Symptoms of Schizophrenia
Schizophrenia is divided into two categories, positive and negative symptoms.
1. Negative Symptoms
Negative schizophrenia symptoms appear when the traits and abilities possessed by normal people disappear. Such as concentration, normal sleep patterns, and motivation to live.
Generally, these symptoms are coupled with a person’s unwillingness to socialize and feel uncomfortable when with other people. The characteristics of people who suffer from negative symptoms of schizophrenia are apathetic and emotionally bad, don’t care about their appearance, and withdraw from society.
2. Positive Symptoms
Meanwhile, positive symptoms of schizophrenia are delusions, hallucinations, chaotic thoughts, and changes in behavior.
The thing to watch out for, the symptoms of schizophrenia usually develop slowly over months or years. The sufferer may have many symptoms, or only a few symptoms.

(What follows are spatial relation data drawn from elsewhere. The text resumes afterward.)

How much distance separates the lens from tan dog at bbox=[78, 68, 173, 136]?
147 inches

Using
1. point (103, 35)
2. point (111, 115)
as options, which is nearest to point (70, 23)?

People with schizophrenia may have trouble connecting with friends and coworkers. They may also have problems with anxiety, depression, and suicidal thoughts or behaviors.
Early symptoms of schizophrenia:
- Irritable feelings.
- Difficulty concentrating.
- Sleep disorder, difficulty sleeping.
As the mental disorder progresses, the person may have problems with thinking, emotions, and behavior, including:
- Hearing or seeing things that are not there (hallucinations).
- Self isolation.
- Reduced emotion in tone of voice or facial expression.
- Problems with understanding and decision making.
- Problems paying attention and following up on activities.
- Strongly held beliefs in things that are not real (delusions).
- Talking in a nonsensical way.
Diagnosis of Schizophrenia
If symptoms of schizophrenia are seen, the doctor will generally perform a physical examination of the sufferer. In addition, a family medical history examination will also be carried out.
Meanwhile, for supporting tests such as blood tests, CT Scan, or MRI can be done to rule out organic causes. Such as brain tumors or metabolic disorders that have hallucinatory symptoms such as schizophrenia.
Schizophrenia can be treated in several ways, such as combining medication with psychological therapy. The drug given is an antipsychotic that affects neurotransmitter substances in the brain. This drug is able to reduce anxiety, reduce or prevent hallucinations, and help maintain the ability to think.
Doctors generally give people with antipsychotic drugs to reduce their symptoms. Other treatment, through electroshock or electroconvulsive therapy (ECT).
The ECT method is done by providing an external electric current to the sufferer’s brain. Previously, the patient had been anesthetized or put to sleep, so that the electrical disturbances in the brain that caused the symptoms of hallucinations could be reduced.
Currently, there are no specific preventive measures for schizophrenia. However, early examination can help reduce the severity of the symptoms. A harmonious family is important to maintain, as well as doing positive activities and exercising regularly.
When to go to the doctor?
Immediately see a doctor, psychiatrist, or psychologist if you experience the above symptoms or other symptoms, such as:
- Listen to voices telling you to hurt yourself or others.
- Have the urge to hurt yourself or others.
- Feeling scared or overwhelmed.
- Seeing things that are not there or real.
- Feeling that you can’t take care of yourself.